Dieser Schritt kann als eine kalkulierte Weiterentwicklung seiner Karriere gesehen werden. Stamboel scheint den vertrauten und universell verständlichen Rahmen eines Zombiefilms als „trojanisches Pferd“ zu nutzen, um einem globalen Publikum die Besonderheiten der indonesischen Kultur, wie Jamu und die komplexen javanischen Familiendynamiken, nahezubringen. Statt einfach eine Hollywood-Formel zu übernehmen, wendet er seinen charakteristischen Stil des kulturspezifischen Horrors auf eine globale Vorlage an. Diese Strategie, Lokales mit Globalem zu verschmelzen („glokal“), passt perfekt zum Produktionsmodell von Netflix, das nach Inhalten mit starker lokaler Identität, aber internationaler Anziehungskraft sucht. „The Elixir“ ist daher nicht nur ein weiterer Film in seiner Vita, sondern eine bewusste Erweiterung seiner künstlerischen und kommerziellen Reichweite – ein kalkulierter Versuch, seine Vision des indonesischen Horrors auf die Weltbühne zu bringen, ohne dessen Essenz zu verwässern.
Die Gesichter des Überlebens: Die Besetzung
Die Schauspielerin, Sängerin und Model Mikha Tambayong spielt Kenes, Sadimins Tochter, die ins Dorf zurückkehrt, um ihren Vater wegen der Zukunft des Geschäfts und seiner persönlichen Entscheidungen zur Rede zu stellen, und rückt damit ins Zentrum des Familienkonflikts. Ihre Besetzung ist besonders bedeutsam, da sie eine erneute Zusammenarbeit mit Regisseur Kimo Stamboel markiert, nachdem sie bereits in dessen vorigem Horror-Erfolg Sewu Dino (2023) die Hauptrolle spielte. Diese frühere Vertrautheit mit dem Stil des Regisseurs und den Anforderungen des Genres deutet auf eine kreative Synergie hin, die dem Film zugutekommen wird.

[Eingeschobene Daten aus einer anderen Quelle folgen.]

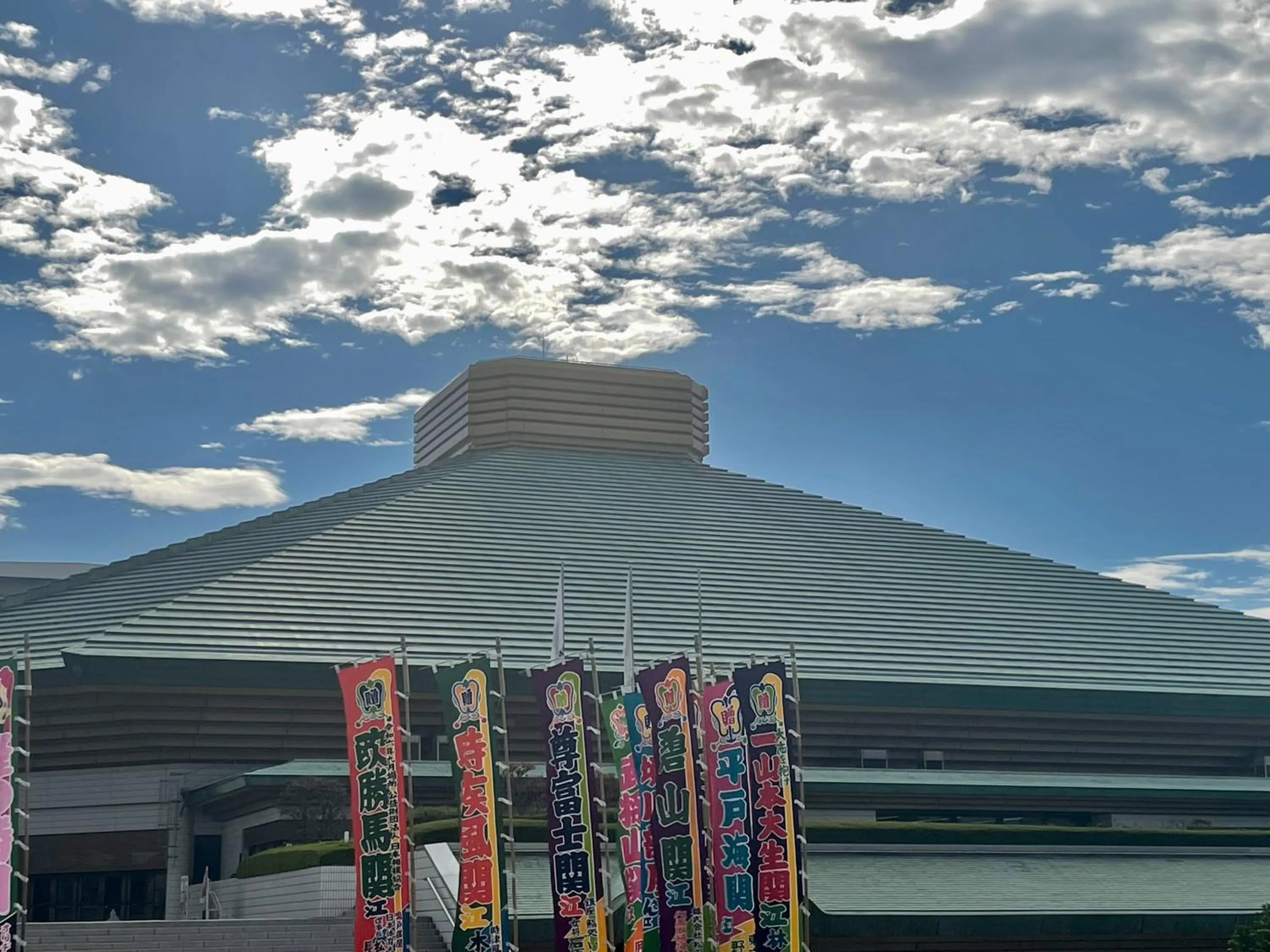 Nearby landmark in HOTEL AMANEK Asakusa Ekimae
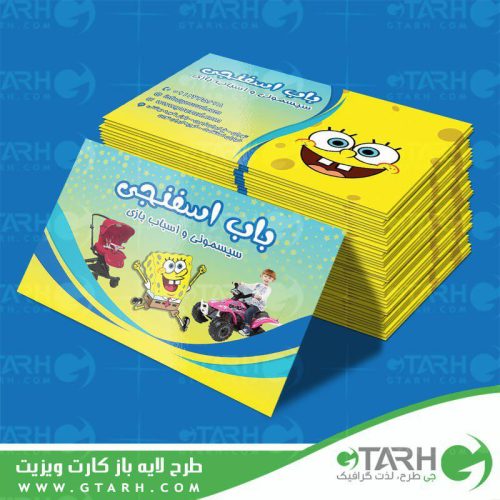 کارت ویزیت سیسمونی لایه باز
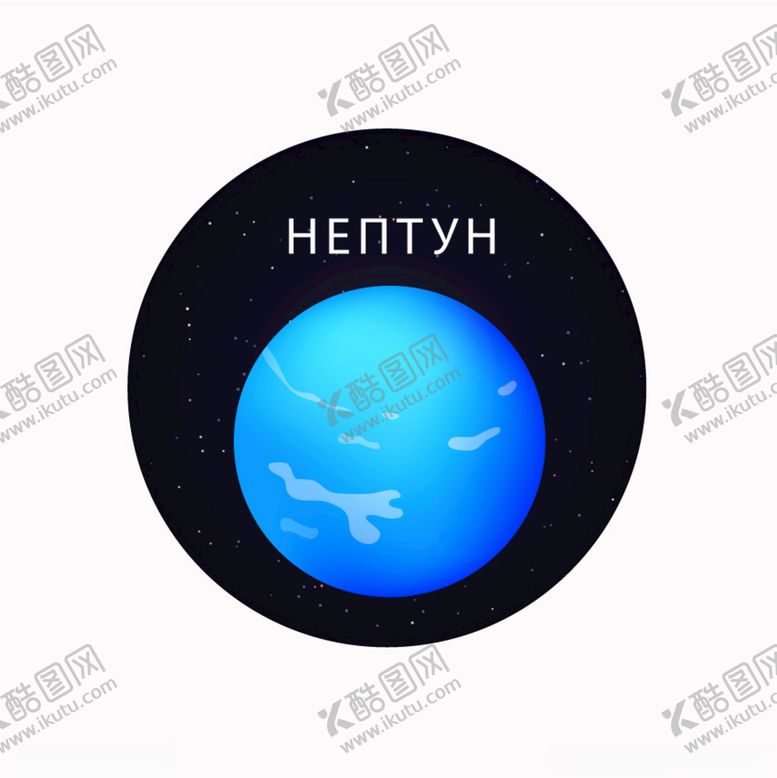 编号：30808105132350564809【酷图网】源文件下载-蓝色星球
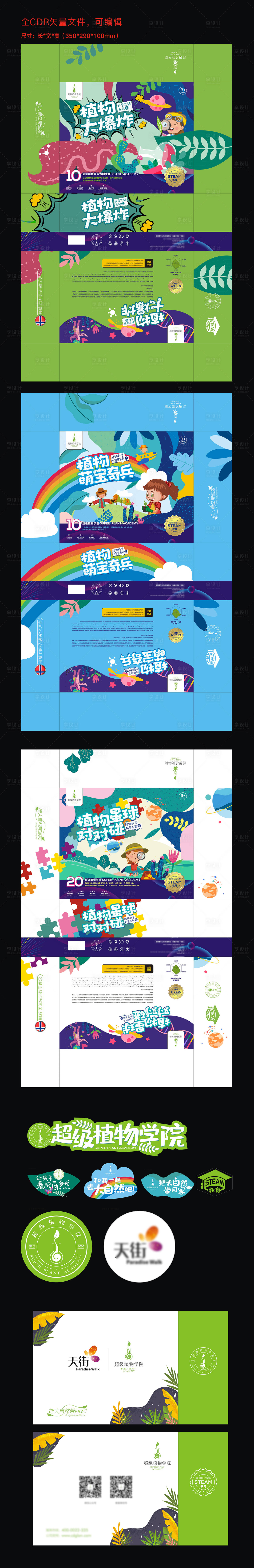 源文件下載【享設計】搜索編號：29180011011253748【兒童科學實驗包裝盒】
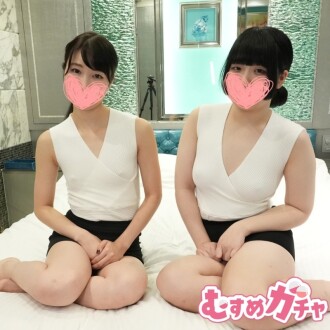 FC2-PPV-4590692 [最初限量銷售到今天7980pt → 1980pt] 憑藉兩個人的神術，我被Doc Doc擠了♡這應該是一個高級Mens和一個新Mens為新員工培訓而進行的四手按摩。審查]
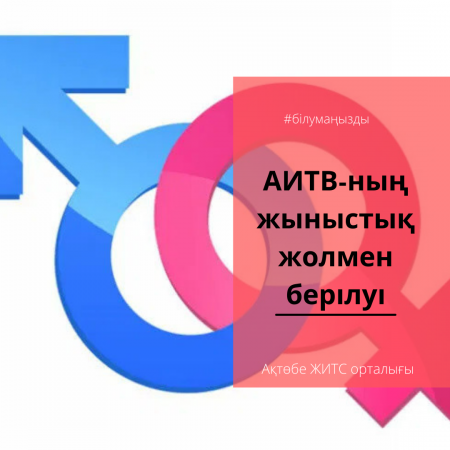 АИТВ-ның жыныстық жолмен берілуі.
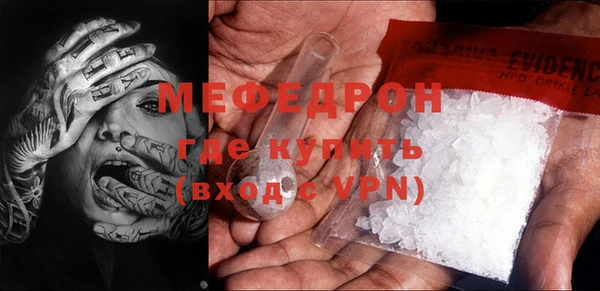 MESCALINE Анжеро-Судженск
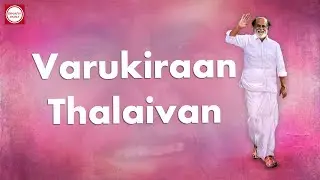 Varukiraan Thalaivan | Rajini Political Song | வருகிறான் தலைவன் | Thalaivar Anthem | Rajinikanth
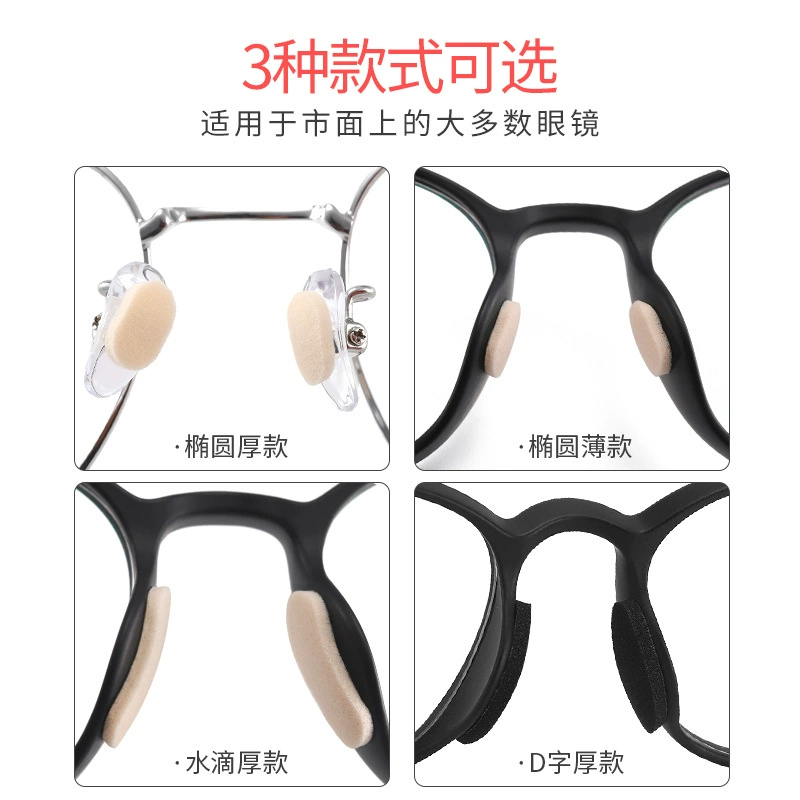 Soft sponge glasses, comfortable non-slip makeup primer, nasal strips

Eva Celia, eine vielseitige Schauspielerin und Musikerin, übernimmt die Rolle der Karina, Kenes‘ bester Freundin, deren Absicht, Sadimin zu heiraten, einen tiefen emotionalen Graben aufreißt, kurz bevor die Katastrophe hereinbricht. Celias Filmografie zeugt von einer bemerkenswerten Bandbreite, die vom Horrorfilm Takut: Faces of Fear (2008) über das Martial-Arts-Epos The Golden Cane Warrior (2014) bis hin zum jüngsten Action-Thriller The Shadow Strays (2024) reicht. Ihre Erfahrung in körperlich anspruchsvollen Rollen macht sie zur idealen Besetzung für einen Survival-Horrorfilm.
Die Rolle des Patriarchen Sadimin fällt dem angesehenen und preisgekrönten Schauspieler Donny Damara zu. Er spielt den Inhaber des Jamu-Geschäfts, dessen maßloser Ehrgeiz nach ewiger Jugend ihn zum Patienten Null der Zombie-Apokalypse werden lässt und der so als Katalysator der Katastrophe fungiert. Damara ist eine hoch angesehene Persönlichkeit im asiatischen Kino. Sein größter Erfolg war der Gewinn des Preises als Bester Schauspieler bei den Asian Film Awards für seine mutige und transformative Darstellung einer Transgender-Frau im Film Lovely Man (2011). Seine Anwesenheit in der Besetzung verleiht dem Projekt eine immense dramatische Tiefe und stellt sicher, dass der Charakter, der zum Hauptmonster wird, mit der erforderlichen Komplexität und Tragik gespielt wird.
Die Nebenrollen sind ebenfalls mit namhaften Schauspielern wie Dimas Anggara, Marthino Lio, Kiki Narendra, Ardit Erwandha, Claresta Taufan und Varen Arianda Calief besetzt, die das Ensemble der Charaktere vervollständigen, die um ihr Überleben im Chaos kämpfen.
Weltweiter Start für die Apokalypse
„The Elixir“ („Abadi Nan Jaya“) wird ab dem 23. Oktober 2025 weltweit und exklusiv auf Netflix zum Streaming verfügbar sein.